**Text excerpt**

»»

Monday, September 27, 2010

Week 6.2: Intuitive architecture

In this post I’d like to briefly engage with Jesse James Garrett’s ideas about empiricism in his 2002 essay “ia/recon.”

Garrett’s attitude towards IA research, especially in Parts 3, 4, and 6 of his essay, can fairly be characterized as dismissive. Garret emphasizes that information architecture is an art, and that its practice is heavily informed by intuition and “hunches” rather than user research of the kind described by Morville and Rosenfeld. He bemoans the necessity for information architects to justify their decisions to their superiors by means of usability studies, which he believes inhibits the discretion of the architect. Research, he says, should not be used “to tell us what to think.”

««

**Records for this task**
»»

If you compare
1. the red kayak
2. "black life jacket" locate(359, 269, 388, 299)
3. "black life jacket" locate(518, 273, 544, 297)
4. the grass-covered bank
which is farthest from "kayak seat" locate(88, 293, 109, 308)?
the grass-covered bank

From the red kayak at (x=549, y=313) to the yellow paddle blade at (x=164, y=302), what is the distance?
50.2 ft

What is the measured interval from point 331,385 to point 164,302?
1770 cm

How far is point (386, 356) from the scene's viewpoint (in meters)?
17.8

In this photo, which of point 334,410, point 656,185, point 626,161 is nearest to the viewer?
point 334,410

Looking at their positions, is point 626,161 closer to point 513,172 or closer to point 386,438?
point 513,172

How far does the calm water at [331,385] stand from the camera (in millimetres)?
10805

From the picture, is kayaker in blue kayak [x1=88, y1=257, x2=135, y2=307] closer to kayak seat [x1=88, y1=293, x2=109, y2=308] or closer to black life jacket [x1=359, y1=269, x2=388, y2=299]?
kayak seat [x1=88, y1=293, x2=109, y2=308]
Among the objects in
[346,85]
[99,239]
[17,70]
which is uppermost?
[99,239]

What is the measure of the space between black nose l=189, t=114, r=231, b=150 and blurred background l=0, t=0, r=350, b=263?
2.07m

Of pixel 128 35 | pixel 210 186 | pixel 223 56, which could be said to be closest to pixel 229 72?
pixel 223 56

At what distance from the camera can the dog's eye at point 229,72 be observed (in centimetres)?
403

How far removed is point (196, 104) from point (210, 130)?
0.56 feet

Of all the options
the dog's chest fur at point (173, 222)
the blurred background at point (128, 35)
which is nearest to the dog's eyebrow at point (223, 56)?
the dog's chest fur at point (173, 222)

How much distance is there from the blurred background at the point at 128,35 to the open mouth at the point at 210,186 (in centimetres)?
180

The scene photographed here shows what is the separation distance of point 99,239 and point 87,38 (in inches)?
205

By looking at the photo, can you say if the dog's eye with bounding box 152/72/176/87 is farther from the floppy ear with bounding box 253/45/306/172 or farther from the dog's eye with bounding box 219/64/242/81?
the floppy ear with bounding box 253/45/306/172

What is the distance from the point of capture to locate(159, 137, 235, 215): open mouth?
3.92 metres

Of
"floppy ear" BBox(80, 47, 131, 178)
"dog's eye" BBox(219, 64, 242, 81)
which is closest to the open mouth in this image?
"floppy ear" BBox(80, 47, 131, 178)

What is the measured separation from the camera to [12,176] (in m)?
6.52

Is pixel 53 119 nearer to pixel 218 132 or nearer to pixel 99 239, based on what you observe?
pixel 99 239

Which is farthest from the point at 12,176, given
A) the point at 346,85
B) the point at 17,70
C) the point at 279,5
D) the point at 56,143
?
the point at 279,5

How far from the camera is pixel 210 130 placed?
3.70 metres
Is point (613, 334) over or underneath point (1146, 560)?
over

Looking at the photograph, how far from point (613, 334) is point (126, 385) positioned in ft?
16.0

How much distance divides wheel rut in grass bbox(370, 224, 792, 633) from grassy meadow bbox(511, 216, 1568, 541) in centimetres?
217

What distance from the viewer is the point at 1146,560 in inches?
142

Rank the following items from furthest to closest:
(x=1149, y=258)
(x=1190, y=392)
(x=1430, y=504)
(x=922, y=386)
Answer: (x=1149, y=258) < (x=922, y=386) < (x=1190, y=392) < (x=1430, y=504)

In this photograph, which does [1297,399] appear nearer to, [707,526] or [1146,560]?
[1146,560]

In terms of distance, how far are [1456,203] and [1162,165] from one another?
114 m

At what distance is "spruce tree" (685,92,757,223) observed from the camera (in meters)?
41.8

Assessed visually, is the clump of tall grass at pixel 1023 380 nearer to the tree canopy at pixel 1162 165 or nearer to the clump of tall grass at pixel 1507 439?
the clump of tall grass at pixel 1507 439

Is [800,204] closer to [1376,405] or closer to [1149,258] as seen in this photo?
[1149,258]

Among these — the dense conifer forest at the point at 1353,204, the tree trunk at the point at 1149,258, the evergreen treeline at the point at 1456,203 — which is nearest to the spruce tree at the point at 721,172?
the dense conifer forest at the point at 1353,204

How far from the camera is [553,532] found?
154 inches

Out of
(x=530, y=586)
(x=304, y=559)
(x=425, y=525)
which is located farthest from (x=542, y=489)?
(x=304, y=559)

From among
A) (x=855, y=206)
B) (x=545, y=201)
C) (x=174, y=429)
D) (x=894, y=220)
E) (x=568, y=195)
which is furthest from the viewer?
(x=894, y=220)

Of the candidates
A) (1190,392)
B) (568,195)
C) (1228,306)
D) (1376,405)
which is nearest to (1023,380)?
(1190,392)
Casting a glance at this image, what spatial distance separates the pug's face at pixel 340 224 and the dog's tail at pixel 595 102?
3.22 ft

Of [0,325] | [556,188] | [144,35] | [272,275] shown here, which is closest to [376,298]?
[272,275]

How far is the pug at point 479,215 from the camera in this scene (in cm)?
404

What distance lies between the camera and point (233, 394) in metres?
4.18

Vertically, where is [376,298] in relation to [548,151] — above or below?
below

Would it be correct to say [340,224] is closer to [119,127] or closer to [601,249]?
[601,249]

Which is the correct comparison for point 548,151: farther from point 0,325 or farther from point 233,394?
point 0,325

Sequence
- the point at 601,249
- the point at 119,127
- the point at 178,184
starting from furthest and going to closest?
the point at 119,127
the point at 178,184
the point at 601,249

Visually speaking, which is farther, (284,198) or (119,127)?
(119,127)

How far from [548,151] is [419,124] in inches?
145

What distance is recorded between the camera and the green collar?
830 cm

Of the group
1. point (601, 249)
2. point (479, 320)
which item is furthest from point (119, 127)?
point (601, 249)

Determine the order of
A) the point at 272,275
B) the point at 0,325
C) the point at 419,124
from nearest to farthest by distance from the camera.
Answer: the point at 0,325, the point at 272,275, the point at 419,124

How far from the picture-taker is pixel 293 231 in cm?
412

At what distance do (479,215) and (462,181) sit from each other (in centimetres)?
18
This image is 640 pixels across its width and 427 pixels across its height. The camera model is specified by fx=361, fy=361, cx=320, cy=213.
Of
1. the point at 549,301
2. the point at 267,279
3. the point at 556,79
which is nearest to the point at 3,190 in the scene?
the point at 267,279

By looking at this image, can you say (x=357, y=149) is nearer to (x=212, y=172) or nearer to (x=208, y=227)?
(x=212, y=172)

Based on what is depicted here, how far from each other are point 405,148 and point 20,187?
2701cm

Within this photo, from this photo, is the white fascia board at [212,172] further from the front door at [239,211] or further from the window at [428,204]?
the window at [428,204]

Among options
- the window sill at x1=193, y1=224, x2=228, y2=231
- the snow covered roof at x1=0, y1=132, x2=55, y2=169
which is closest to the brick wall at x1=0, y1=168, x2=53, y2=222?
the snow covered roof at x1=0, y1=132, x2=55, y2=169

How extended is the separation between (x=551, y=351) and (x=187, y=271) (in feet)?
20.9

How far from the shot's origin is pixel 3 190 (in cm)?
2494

««

**Given task 1**
From the rows, pick out every line that contains the string "does". Case counts.
**Given task 2**
Continue the blog post about Garrett's essay on information architecture, starting after its last sentence.

**Exercise answer 1**
How far does the calm water at [331,385] stand from the camera (in millimetres)?
In this photograph, which does [1297,399] appear nearer to, [707,526] or [1146,560]?

**Exercise answer 2**
At first glance, Garrett’s attitude seemed very much at odds with the user-centric approach to IA advocated by Morville and Rosenfeld, and which I’ve invoked repeatedly in this blog. He also seemed to be waving off empiricism in general, which is a special interest of mine in IA and information science more broadly. On closer examination, however, this reading of Garrett misunderstands the core of his argument. He does not disown empiricism. In fact, he says that research “can be extremely useful in cases where user goals can be clearly identified and measured,” giving e-commerce and information retrieval as two examples. But almost all of the examples of IA we’ve studied in this course fall into these categories! No wonder the thrust of Morville and Rosenfeld’s work, with its special focus on e-business, is so different from that of Garrett, who seems to make the “user experience” – a subjective and difficult-to-measure criterion – central to his work.

Based especially on Garrett’s article in the DMI Review, I’m convinced Garrett is just as user-centric as I am. The difference is that I’m interested in metrics – did the user accomplish what he came to the site for? how long did it take? what menus were useful and useless? – while Garrett plumbs the strange and equally interesting depths of how to create emotional and sensory reactions to a website. Science is no more useful in Garrett’s pursuit than it is to an artist seeking to find a formula for how to paint pathos. His skepticism about empiricism is thus unsurprising and appropriate, and our points of view are compatible.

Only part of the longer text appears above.